• **Given task 1**
In the Christmas post, how long did the writer drink after relapsing last Christmas Eve?

• **Extract**
§ §
This year, I got everything I wanted for Christmas, a few things I didn’t ask for, and a spectacular surprise gift wrapped as a grumpy mother.
Christmas morning, I awoke with a half swollen upper lip that looked like a botched Botox job. I think the culprit was one of those horrendous, under the skin pimples that are so painful and inflamed they need constant doses of Tylenol. It had been brewing for a week and continued to grow despite my counter attack with dabs of rubbing alcohol.
My old drinking self would have skipped the coffee and gone straight for a mimosa to drown my disappointment that the day would clearly be less than perfect. My sober self laughed, ignored the two bottles of Veuve Clicquot (my favorite!) I purchased for our traditional pre-gift opening Christmas toast with our guests, and told the kids I was beginning my transformation into Jar Jar Binks. Nothing was going to spoil the day.
And, nothing was going threaten my sobriety. I relapsed last Christmas Eve, threw away almost seven months of sobriety, and drank for six weeks before re-entering recovery. This year, I had a lot to prove.
Each Christmas for the past 13 (?) years (I’m not sure exactly when my husband and I began hosting Christmas, but I know it was post-marriage and pre-kids), we have spent hundreds of dollars on cases of wine for our guests. I easily put away three bottles myself and I know I wasn’t alone some years. This year, planning to not drink, feeling uncomfortable with the idea of selecting what others would drink, and hoping to encourage imbibers to take a different kind of responsibility for their own consumption, we announced we’d offer nothing more than the champagne for the toast. Alcohol would be welcome, but we would not provide it. BYOB Christmas.
No one complained. Everyone seemed supportive of the move. Excellent. My mother has always brought her own wine anyway.
Ah, my mother. I haven’t told her about my blog and I don’t think she’s read it. But, her behavior on Christmas caused me to seriously wonder if perhaps she’s been lurking here. I quickly reassured myself – while I’ve mentioned my mother in a post here and there, I haven’t yet truly introduced her character to this story – and realized that, for whatever reason, her true colors had simply decided to appear and shine just for me on Christmas Day.
Despite her recent foray into a slew of volunteer activities, my mother is a woman who has spent her life being catered to, having people take care of things for her. Her reality is so tremendously far afield from mine, I really cannot relate to her any longer. The distance between us has only grown since I got sober.
§ §
• **Given task 2**
Give the records from their first line through the line containing "[210,178,244,195]" as a Markdown table with the columns No. and Line. Number each line and leave out blank lines.

[Object detection records]
§ §
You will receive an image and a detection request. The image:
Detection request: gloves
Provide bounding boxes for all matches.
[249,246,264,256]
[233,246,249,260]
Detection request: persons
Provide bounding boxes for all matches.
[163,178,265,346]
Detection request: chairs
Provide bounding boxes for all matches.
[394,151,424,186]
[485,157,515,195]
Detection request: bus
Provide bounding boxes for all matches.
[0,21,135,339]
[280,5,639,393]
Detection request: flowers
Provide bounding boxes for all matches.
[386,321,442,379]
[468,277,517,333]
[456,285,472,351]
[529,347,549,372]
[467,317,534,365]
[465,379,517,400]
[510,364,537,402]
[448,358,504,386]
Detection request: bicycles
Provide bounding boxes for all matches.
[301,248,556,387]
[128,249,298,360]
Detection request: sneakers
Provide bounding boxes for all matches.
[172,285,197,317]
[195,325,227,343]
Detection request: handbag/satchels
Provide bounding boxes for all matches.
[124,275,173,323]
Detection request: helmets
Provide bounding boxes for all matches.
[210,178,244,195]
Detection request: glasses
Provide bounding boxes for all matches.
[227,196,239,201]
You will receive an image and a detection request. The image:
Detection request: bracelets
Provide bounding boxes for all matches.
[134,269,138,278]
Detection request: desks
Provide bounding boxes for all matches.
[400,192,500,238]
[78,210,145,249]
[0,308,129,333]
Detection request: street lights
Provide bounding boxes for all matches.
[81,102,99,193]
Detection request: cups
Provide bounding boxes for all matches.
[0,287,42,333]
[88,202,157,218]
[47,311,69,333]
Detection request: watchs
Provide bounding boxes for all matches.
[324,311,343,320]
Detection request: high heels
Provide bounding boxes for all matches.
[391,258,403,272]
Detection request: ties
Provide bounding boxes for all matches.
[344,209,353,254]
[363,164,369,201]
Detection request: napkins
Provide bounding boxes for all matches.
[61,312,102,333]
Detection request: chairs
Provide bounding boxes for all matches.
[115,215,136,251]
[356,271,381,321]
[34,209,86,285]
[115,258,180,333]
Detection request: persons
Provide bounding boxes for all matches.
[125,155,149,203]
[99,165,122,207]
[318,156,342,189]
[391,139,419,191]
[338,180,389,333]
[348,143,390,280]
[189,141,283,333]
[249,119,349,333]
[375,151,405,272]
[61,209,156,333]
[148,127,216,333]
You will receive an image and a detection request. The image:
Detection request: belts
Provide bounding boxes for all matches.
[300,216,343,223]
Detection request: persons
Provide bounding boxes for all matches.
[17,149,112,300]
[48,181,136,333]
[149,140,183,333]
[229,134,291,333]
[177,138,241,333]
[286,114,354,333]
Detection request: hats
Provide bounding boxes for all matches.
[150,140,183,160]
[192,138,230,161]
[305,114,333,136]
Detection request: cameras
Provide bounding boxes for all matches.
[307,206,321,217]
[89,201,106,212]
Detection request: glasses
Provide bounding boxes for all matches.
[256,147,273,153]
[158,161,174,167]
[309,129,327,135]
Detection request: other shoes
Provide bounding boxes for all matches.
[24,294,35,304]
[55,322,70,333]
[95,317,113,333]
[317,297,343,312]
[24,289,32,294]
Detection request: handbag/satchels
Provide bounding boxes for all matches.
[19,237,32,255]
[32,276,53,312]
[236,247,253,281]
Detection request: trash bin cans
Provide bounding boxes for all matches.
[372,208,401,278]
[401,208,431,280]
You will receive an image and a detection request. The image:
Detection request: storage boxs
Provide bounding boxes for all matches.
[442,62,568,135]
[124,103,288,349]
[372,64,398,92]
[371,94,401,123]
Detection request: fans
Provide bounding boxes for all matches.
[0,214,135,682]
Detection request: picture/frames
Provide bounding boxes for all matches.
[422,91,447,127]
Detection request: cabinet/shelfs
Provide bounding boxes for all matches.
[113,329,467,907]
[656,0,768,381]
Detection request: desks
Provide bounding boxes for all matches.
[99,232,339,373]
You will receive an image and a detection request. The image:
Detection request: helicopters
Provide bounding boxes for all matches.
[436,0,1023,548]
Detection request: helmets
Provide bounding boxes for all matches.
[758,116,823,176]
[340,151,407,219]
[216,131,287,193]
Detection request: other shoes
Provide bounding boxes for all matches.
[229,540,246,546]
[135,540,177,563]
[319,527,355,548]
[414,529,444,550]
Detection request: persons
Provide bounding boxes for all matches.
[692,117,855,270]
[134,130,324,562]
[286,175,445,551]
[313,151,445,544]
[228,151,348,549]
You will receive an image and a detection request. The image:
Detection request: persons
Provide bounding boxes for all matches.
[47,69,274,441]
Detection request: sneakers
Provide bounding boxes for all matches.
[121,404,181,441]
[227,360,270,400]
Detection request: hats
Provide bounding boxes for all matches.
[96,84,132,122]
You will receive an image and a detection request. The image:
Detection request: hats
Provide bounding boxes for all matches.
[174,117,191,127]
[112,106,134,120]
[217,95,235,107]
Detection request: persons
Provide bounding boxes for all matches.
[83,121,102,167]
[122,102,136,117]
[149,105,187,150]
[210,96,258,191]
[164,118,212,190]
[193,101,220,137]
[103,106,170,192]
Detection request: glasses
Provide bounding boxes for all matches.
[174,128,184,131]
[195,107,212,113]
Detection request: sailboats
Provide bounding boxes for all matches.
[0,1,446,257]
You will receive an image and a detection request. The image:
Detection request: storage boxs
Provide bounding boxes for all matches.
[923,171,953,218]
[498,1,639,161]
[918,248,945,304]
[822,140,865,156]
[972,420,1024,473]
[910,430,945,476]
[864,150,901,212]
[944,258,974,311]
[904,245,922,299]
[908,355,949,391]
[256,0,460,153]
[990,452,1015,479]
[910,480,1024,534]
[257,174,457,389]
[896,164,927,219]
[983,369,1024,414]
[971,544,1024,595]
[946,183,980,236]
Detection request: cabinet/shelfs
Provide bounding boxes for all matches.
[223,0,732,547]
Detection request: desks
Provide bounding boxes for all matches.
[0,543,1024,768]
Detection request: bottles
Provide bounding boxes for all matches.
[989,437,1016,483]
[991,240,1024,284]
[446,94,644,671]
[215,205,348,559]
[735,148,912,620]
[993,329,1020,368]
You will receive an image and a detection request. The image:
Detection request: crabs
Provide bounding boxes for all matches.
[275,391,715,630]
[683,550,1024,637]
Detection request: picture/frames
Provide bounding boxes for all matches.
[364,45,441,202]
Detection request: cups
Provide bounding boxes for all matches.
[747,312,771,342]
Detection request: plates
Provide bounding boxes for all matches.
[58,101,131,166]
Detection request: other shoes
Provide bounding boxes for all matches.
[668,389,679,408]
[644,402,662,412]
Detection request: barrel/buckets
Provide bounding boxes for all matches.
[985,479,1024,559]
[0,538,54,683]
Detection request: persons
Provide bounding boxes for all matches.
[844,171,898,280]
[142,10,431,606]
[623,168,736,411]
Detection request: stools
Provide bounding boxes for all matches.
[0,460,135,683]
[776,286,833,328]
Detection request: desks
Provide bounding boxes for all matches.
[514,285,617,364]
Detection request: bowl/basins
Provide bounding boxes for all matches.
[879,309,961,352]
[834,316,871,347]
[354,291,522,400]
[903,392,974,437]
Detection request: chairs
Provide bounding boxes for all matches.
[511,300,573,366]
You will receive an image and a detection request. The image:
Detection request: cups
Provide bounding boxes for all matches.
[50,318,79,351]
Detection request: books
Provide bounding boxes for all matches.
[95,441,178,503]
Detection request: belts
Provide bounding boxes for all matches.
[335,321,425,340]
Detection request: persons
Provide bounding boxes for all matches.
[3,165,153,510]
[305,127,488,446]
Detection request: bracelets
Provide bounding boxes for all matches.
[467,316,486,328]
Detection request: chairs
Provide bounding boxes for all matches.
§ §
• **Task result 1**
Six weeks.

• **Task result 2**
| No. | Line |
|---|---|
| 1 | You will receive an image and a detection request. The image: |
| 2 | Detection request: gloves |
| 3 | Provide bounding boxes for all matches. |
| 4 | [249,246,264,256] |
| 5 | [233,246,249,260] |
| 6 | Detection request: persons |
| 7 | Provide bounding boxes for all matches. |
| 8 | [163,178,265,346] |
| 9 | Detection request: chairs |
| 10 | Provide bounding boxes for all matches. |
| 11 | [394,151,424,186] |
| 12 | [485,157,515,195] |
| 13 | Detection request: bus |
| 14 | Provide bounding boxes for all matches. |
| 15 | [0,21,135,339] |
| 16 | [280,5,639,393] |
| 17 | Detection request: flowers |
| 18 | Provide bounding boxes for all matches. |
| 19 | [386,321,442,379] |
| 20 | [468,277,517,333] |
| 21 | [456,285,472,351] |
| 22 | [529,347,549,372] |
| 23 | [467,317,534,365] |
| 24 | [465,379,517,400] |
| 25 | [510,364,537,402] |
| 26 | [448,358,504,386] |
| 27 | Detection request: bicycles |
| 28 | Provide bounding boxes for all matches. |
| 29 | [301,248,556,387] |
| 30 | [128,249,298,360] |
| 31 | Detection request: sneakers |
| 32 | Provide bounding boxes for all matches. |
| 33 | [172,285,197,317] |
| 34 | [195,325,227,343] |
| 35 | Detection request: handbag/satchels |
| 36 | Provide bounding boxes for all matches. |
| 37 | [124,275,173,323] |
| 38 | Detection request: helmets |
| 39 | Provide bounding boxes for all matches. |
| 40 | [210,178,244,195] |